Most discussions about Alzheimer’s and other forms of dementia focus on reducing risk and managing the decline. We often say that there is no cure; once the damage to your brain has been done, it can’t be undone. But what if there is a mechanism that could, theoretically, repair the synapses damaged by Alzheimer’s, and with it restore lost memories (https://longevity.technology/news/scientists-discover-way-to-repair-synapses-damaged-by-alzheimers/)?
A new study has come out of the Buck Institute of Aging that takes a different approach to most Alzheimer’s research. While other scientists focus on how to break down the progressive accumulation of toxic amyloid beta and tau proteins associated with the condition, the experts at the Buck Institute decided to investigate whether lost memory could be brought back.
What they found was a protein called KIBRA. It’s mostly present in the brain and kidneys, but it specifically works at the synapses, the places where neurons connect and pass messages. Synapses are also where memories are created, and they’re what we use when we try to recall something we’ve placed in our memory banks.
The researchers measured KIBRA levels in their participants.People who had been diagnosed with dementia had less KIBRA in their brains, despite having high amounts in their cerebrospinal fluid (CPF). Instead, more KIBRA in the CPF seemed to be associated with more accumulated tau protein. The higher the KIBRA in the CPF and the lower its presence in the brain, the more severe the dementia appeared to be. For Professor Tara Tracy, leader of the study, “It was very surprising how strong the relationship was, which really points to the role of KIBRA being affected by tau in the brain.”

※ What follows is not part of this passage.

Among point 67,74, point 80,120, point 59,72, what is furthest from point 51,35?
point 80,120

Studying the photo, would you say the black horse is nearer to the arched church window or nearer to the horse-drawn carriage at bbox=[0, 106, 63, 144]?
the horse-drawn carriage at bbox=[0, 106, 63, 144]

Next, the scientists produced their own, simplified version of KIBRA and gave it to laboratory mice. The mice had a condition very similar to what would be Alzheimer’s in humans. When they received KIBRA, their synapses became stronger and more resilient. Their memory issues appeared to be reversed.
Now, KIBRA can’t do anything to remove accumulated tau, but if we can combine the developing treatments that do focus on tau reduction with some form of KIBRA-based therapy, we may be able to take a more multi-pronged approach to treating all the different aspects of Alzheimer’s. This could be a more effective way to stop the disease’s progression and repair the damage it has already done.